Back in 2013, research done at the University of Cambridge in the U.K. by Prof. Giovanna Mallucci and her team hit the limelight when they discovered a substance that could halt the unfolded protein response in mice with prion disease.
Prion disease occurs when prion proteins become abnormal and cluster in the brain, resulting in brain damage and all kinds of neurodegenerative disorders including Alzheimer’s, Huntington’s and Parkinson’s disease. As part of the brain’s defense mechanism, unfolded protein response inhibits new protein production in brain cells to prevent build-up of harmful viral proteins. When over-activated – like in the brains of patients afflicted with Alzheimer’s, frontotemporal dementia (FTD) and Parkinson’s — this defense mechanism becomes counter-productive as it eventually starves and kills brain cells. Depending on the type of disease, this can lead to impaired movement, memory loss, and in the extreme case – death.
While the experimental drug was successful in reactivating brain cell protein production and stopping brain cell death, testing it on humans could not be done because the drug had a damaging effect on the pancreas.
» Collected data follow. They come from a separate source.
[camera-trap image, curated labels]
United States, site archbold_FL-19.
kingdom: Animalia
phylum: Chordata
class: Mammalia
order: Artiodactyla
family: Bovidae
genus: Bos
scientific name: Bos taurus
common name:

Four years later, Prof. Mallucci is back in the limelight as a research team she is heading at the Medical Research Council (MRC) in the United Kingdom has identified two new compounds that successfully prevented brain cell death, minus any major side effects.
The first compound is a licensed antidepressant drug (trazodone hydrochloride) while the second compound (licorice-derived dibenzoylmethane or DBM) is presently being tested as an anti-cancer drug. Both compounds were able to stop brain cell death, decrease brain shrinkage and restore memory in mouse models of prion disease and FTD.
Before the team zeroed in on trazodone and DBM, they tested over 1,000 compounds on roundworms based on the working theory that these nematodes have a functional nervous system, which make them viable subjects for screening drugs that might work in mammals.
They narrowed down the list to compounds that showed potential capability of reactivating brain cell protein production in mouse models of neurodegenerative disease. Then they tested the compounds on mouse models of prion disease and FTD. The winning compounds turned out to be trazodone and DBM.
In mouse models of prion disease, both trazodone and DBM restarted protein production, thereby inhibiting brain cell death. In mouse models of FTD, both drugs restored memory function. In either mouse models, the drugs resulted in reduced brain shrinkage, which is one of the telltale signs of neurodegenerative disease. Even more significantly, neither of the drugs resulted in any toxic side effects.
The team believes that their findings could be the precursor to developing treatments for neurodegenerative diseases. Of course, clinical tests would have to be conducted to determine the safety and effectivity of the drugs for human use. But the fact that one of the drugs — trazodone — is already being used as a licensed treatment could help accelerate the process. The team is looking at a timeline of 2 – 3 years.
The findings were recently reported in the journal Brain.